2.6 Hubungan Sistem Agroforestri Pinus dan Kopi Terhadap

Keanekaragaman Mikoriza

Kopi termasuk kelompok tanaman yang memerlukan cahaya matahari

tidak penuh sehingga ditanam dalam sistem campuran (agroforestri) baik dalam

sistem agroforestri sederhana hingga agroforestri kompleks (multistrata) yang

menyerupai hutan. Budidaya kopi membutuhkan pohon naungan untuk

mendukung perkembangan dan pertumbuhan kopi (Sobari et al. 2012).

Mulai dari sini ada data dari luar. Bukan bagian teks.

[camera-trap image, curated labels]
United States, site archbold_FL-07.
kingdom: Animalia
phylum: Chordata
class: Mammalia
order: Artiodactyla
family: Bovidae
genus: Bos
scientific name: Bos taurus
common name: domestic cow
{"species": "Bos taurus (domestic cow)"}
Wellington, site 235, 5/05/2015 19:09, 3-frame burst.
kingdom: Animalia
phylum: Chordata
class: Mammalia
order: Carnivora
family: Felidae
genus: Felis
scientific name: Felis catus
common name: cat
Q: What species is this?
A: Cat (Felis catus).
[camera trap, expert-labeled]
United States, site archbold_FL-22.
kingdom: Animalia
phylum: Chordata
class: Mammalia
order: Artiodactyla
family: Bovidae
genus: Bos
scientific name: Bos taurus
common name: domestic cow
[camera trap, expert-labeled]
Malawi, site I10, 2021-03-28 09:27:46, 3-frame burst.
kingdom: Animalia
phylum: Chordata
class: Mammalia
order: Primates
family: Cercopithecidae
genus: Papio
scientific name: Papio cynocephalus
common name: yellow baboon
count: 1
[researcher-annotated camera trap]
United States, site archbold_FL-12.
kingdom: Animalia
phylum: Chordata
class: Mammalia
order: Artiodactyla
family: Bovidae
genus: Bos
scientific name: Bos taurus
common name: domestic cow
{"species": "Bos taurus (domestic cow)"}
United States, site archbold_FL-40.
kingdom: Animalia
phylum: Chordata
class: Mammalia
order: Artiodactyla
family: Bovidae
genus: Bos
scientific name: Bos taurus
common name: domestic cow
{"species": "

Agroforestri kopi berperan dalam konservasi tanah, air, penambahan unsur

hara, menjaga iklim mikro tetap stabil dan mempertahankan keanekaragaman

hayati termasuk mikoriza arbuskular. Jumlah spora jamur mikoriza arbuskular

meningkat dua kali lipat pada sistem agroforestri kopi tumpangsari dengan

tanaman Grevillea robusta dibandingkan dengan pertanaman kopi monokultur

(Supriadi dan Dibyo, 2015).

Agroforestri sederhana yang lainnya adalah sistem tumpangsari tanaman

pinus dan tanaman pertanian semisal buncis, cabai, kembang kol dan kopi. Dalam

penelitian Oktaviani dan Batoro (2017) sistem tumpangsari (agroforestri

sederhana) tanaman pinus di Tumpang menyebutkan bahwa tanaman pinus

biasanya tumbuh pada kisaran pH 4.5-5.5, pH tanah menggambarkan tingkat

ketersediaan unsur hara dan menentukan keberadaan mikroorganisme tanah

semisal mikoriza.

Mikoriza yang berasosiasi dengan akar tanaman pinus bermanfaat dalam

membantu akar tanaman pinus dalam menyerap unsur hara Phospor, Kalium dan

Nitrogen dari dalam tanah. Hal ini dapat meminimalkan input pemupukan pada

tanaman pinus dan tanaman kehutanan yang lainnya (Hardiatmi, 2008).